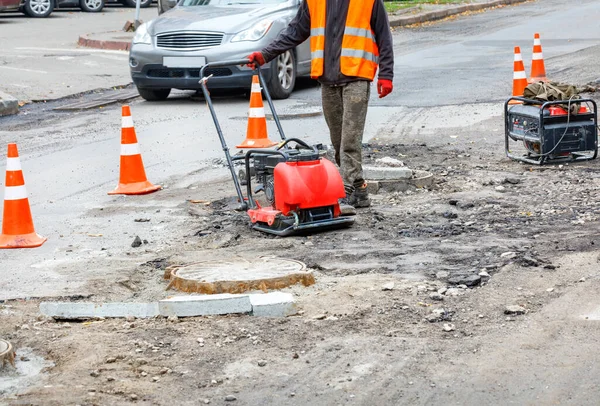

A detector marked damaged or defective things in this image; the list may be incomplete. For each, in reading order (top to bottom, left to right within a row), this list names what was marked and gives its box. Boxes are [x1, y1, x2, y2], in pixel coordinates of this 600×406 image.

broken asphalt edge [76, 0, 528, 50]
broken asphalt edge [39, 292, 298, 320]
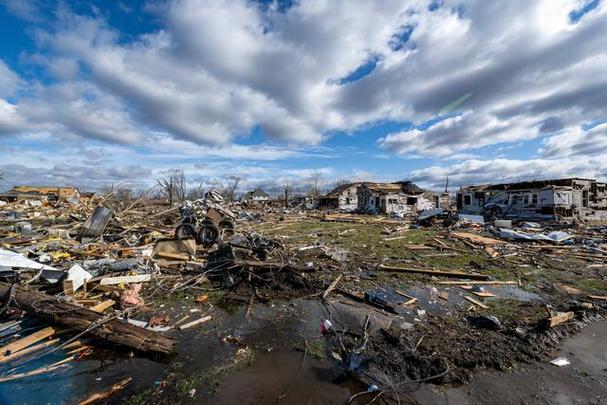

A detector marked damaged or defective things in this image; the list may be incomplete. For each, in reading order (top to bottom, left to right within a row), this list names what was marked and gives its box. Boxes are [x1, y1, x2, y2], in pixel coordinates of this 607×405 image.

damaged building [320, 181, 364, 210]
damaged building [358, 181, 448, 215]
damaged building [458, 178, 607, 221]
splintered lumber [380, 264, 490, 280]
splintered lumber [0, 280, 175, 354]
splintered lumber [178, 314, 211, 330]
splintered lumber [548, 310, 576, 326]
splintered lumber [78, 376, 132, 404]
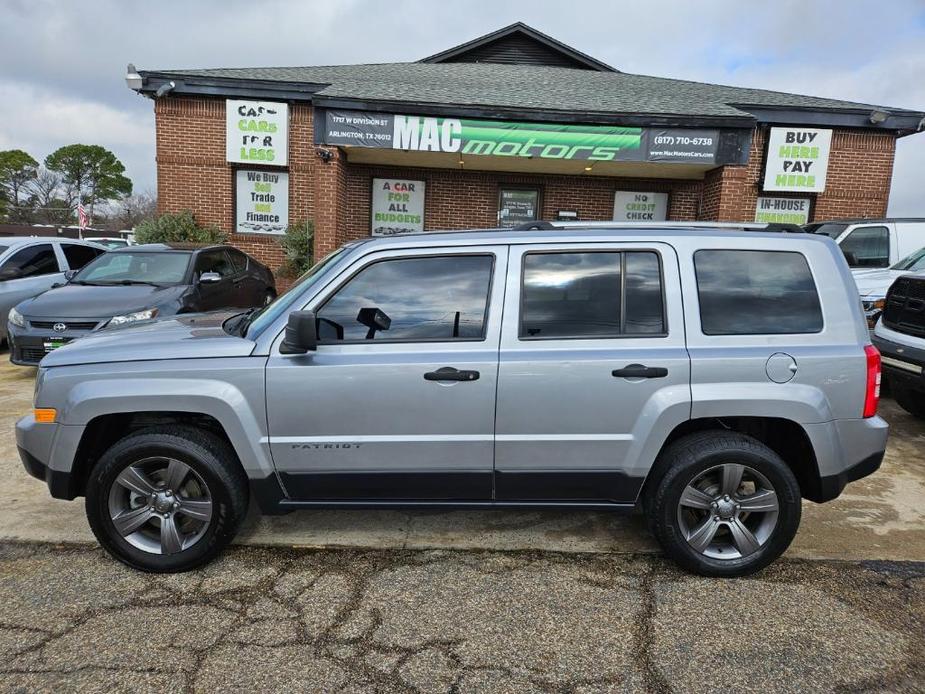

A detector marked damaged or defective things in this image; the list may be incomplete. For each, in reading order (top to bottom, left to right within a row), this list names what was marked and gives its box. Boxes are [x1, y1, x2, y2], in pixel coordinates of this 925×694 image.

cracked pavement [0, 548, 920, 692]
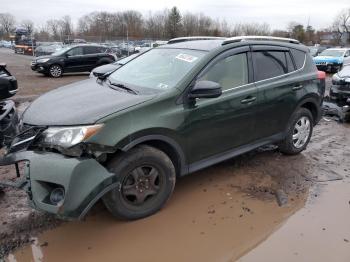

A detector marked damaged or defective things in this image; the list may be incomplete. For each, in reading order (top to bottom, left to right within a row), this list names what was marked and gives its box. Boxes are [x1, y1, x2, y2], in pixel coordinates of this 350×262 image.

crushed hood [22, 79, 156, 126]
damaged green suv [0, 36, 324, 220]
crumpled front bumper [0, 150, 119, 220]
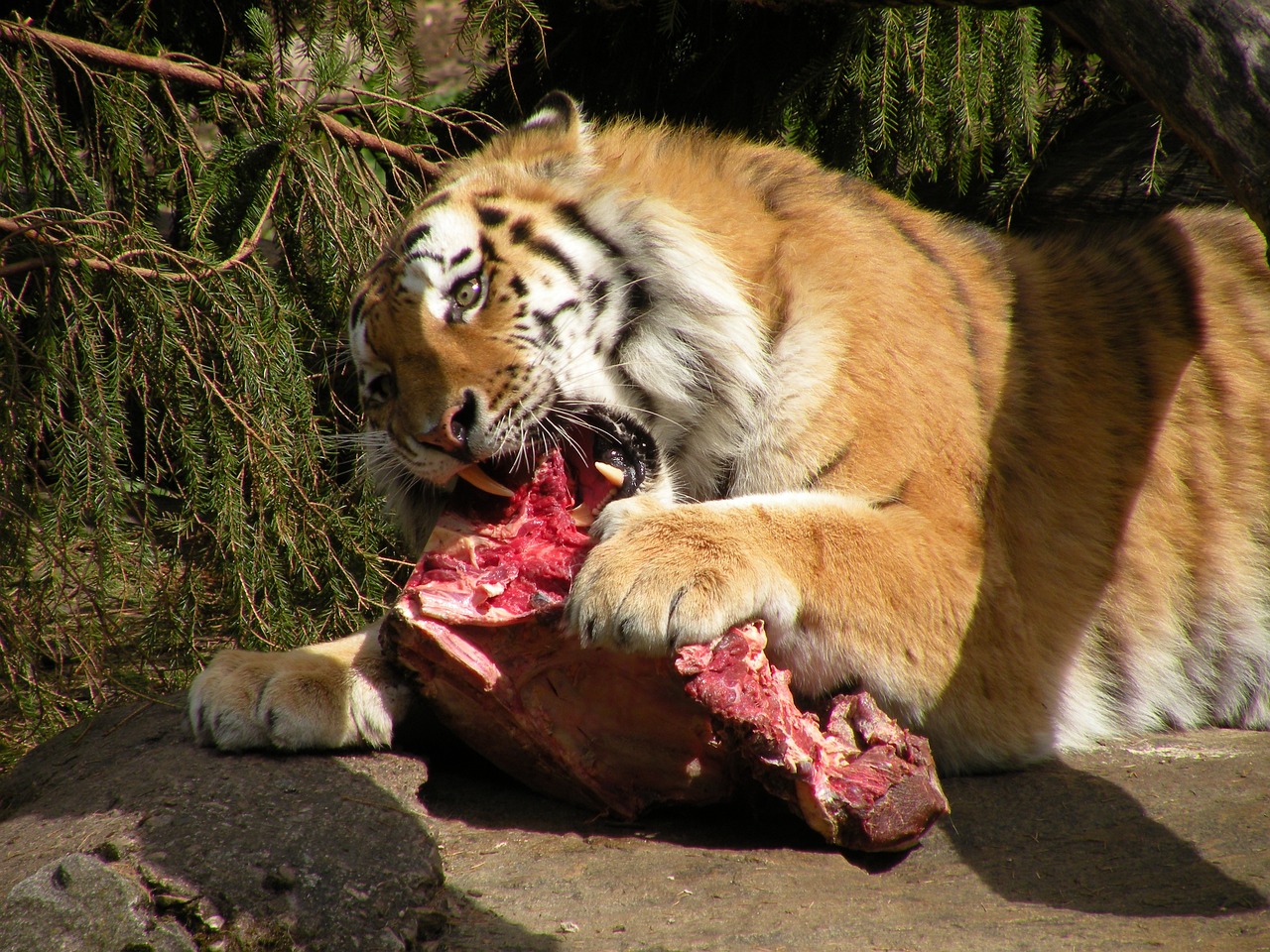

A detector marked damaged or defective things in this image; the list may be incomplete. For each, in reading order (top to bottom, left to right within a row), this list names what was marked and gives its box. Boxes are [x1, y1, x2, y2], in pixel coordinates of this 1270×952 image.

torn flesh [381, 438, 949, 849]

• _Task statement_: With the pictures omitted, write out exactly the lines from the one that contains "this 350×262 image." through the final line of the material above, both ends included.

• _Exercise result_:
A detector marked damaged or defective things in this image; the list may be incomplete. For each, in reading order (top to bottom, left to right within a row), this list names what was marked and gives its box. Boxes are [x1, y1, x2, y2], in pixel coordinates of this 350×262 image.

crushed hood [22, 79, 156, 126]
damaged green suv [0, 36, 324, 220]
crumpled front bumper [0, 150, 119, 220]

A detector marked damaged or defective things in this image; the list may be incomplete. For each, in reading order (top to bottom, left to right within a row), this list names what was marked and gives its box. Boxes are [x1, y1, x2, y2], in pixel coordinates of this 1270×952 image.

torn flesh [381, 438, 949, 849]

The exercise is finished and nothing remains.